I believe the highest and best use for this book would be as a textbook for highschool and college level 'Bible 101' type classes.  It is a great historical overview, and would allow a professor to go into further depth when necessary.  My favorite parts of the book were on the reformation and after Bible translators:  the work of Wycliffe, Tyndale, Luther, and the like.  The stories of the men who risked their lives to make the scripture accessible to all people are amazing and make me hold the Bibles I own even dearer.  It is because of their bravery and unfailing commitment to sharing the gospel that I have three different translations of scipture sitting on my desk right now.  Stone does an excellent job in highlighting these stories as well explaining the background of modern day translations, interpretations, and work to take the Bible to every language in every nation.

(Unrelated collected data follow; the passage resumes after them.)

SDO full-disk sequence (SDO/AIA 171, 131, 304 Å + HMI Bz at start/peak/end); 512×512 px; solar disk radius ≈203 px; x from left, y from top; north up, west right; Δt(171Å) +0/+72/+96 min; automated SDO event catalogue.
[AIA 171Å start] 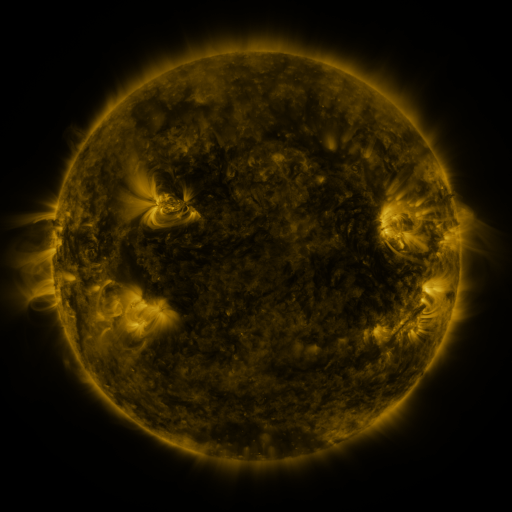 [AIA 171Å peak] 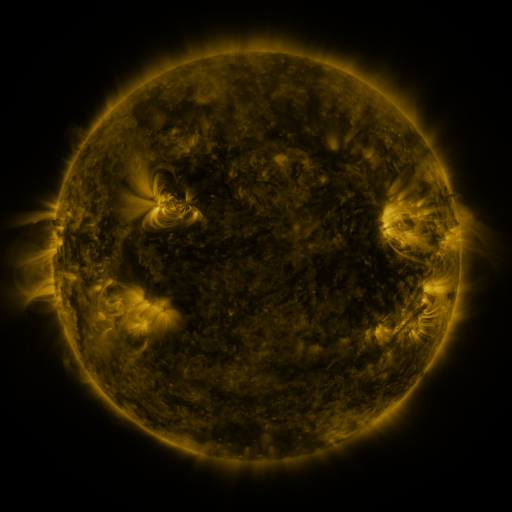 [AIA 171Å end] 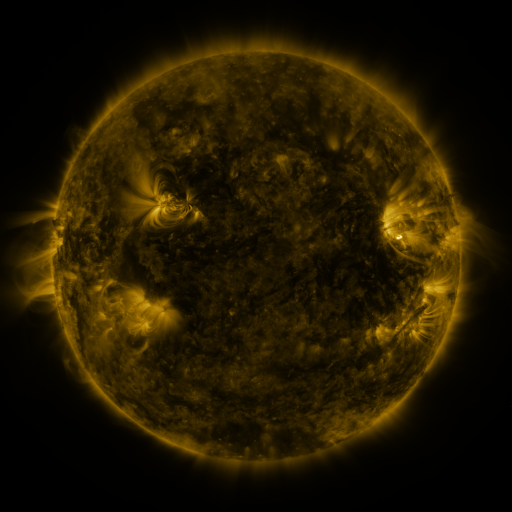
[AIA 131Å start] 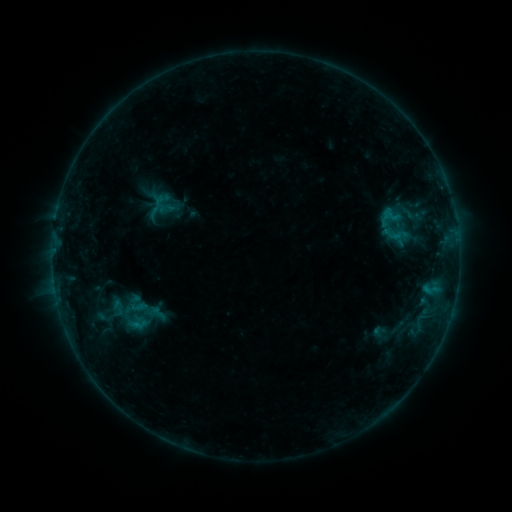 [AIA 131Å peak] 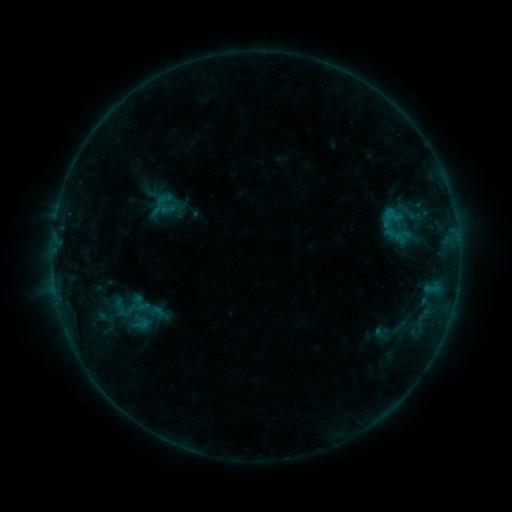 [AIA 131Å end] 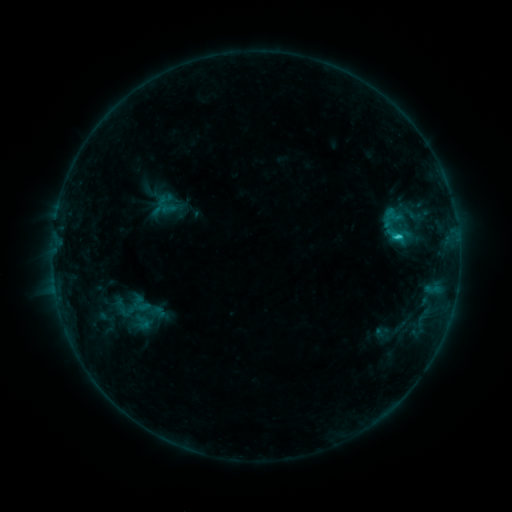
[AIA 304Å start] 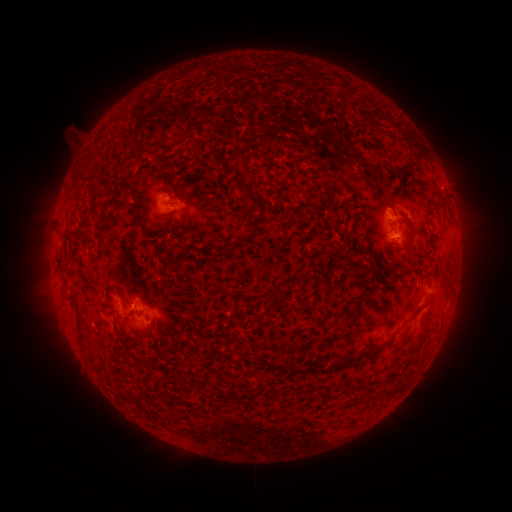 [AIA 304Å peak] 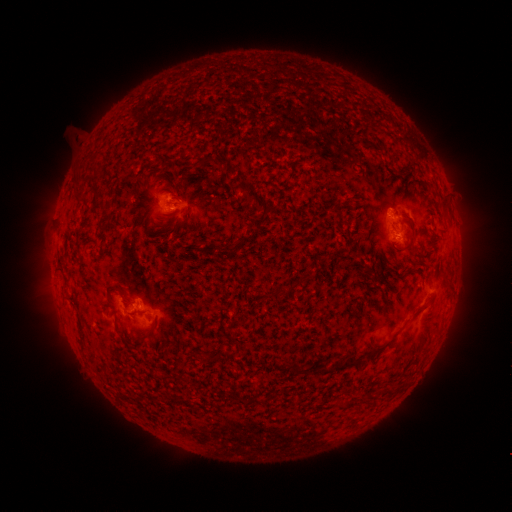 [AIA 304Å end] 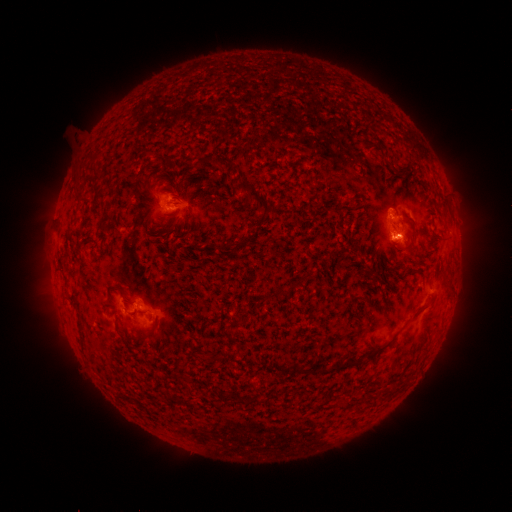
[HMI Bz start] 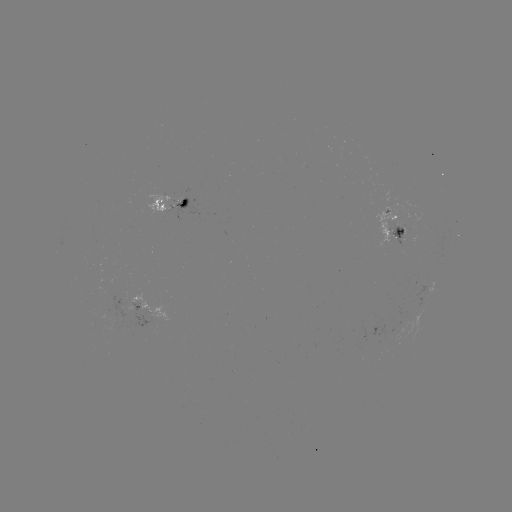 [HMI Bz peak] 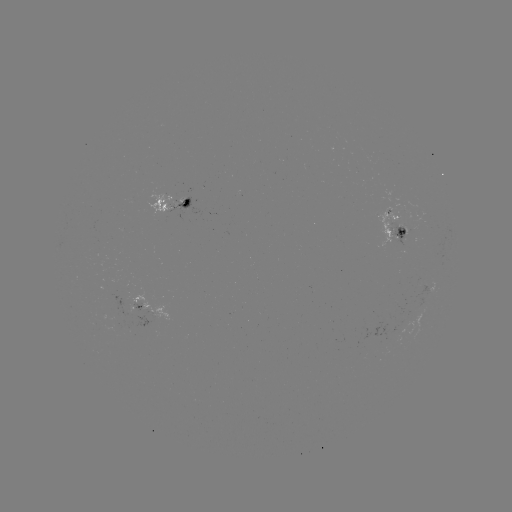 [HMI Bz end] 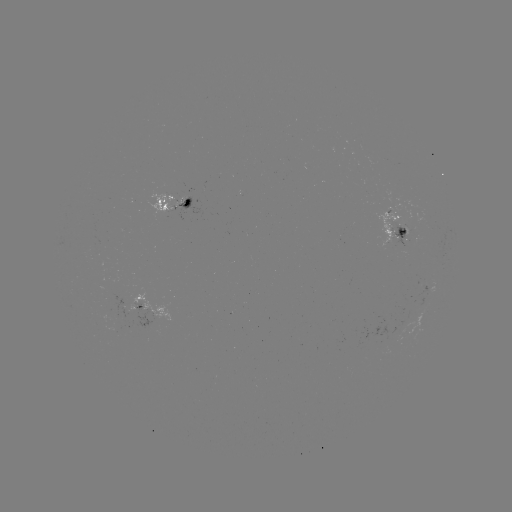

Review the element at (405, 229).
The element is emerging-flux region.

I felt the first 5 chapters to be long, boring, and hard to read.  The paragraphs did not connect well, it was choppy and scattered.  It was painstaking to try and read through.  The information, while critical to understanding the authority and history of our Scripture, can be found in much easier forms and in more concise ways. 

I was hoping this would be a great 'coffee table' book to bring on conversation or to be a great resource in my bible studies.  I'm afraid it falls in neither category.  It is too long and wordy for a book to glance through and the pockets in which the extra documents are held are a nuisance and hard to get and return out of the pcokets.  I would have rather them be included into the pages of the book.  The book does not offer enough organization for bible study purposes.  Therefore, I qualify this as an excellent textbook and not designed well for the general reading public.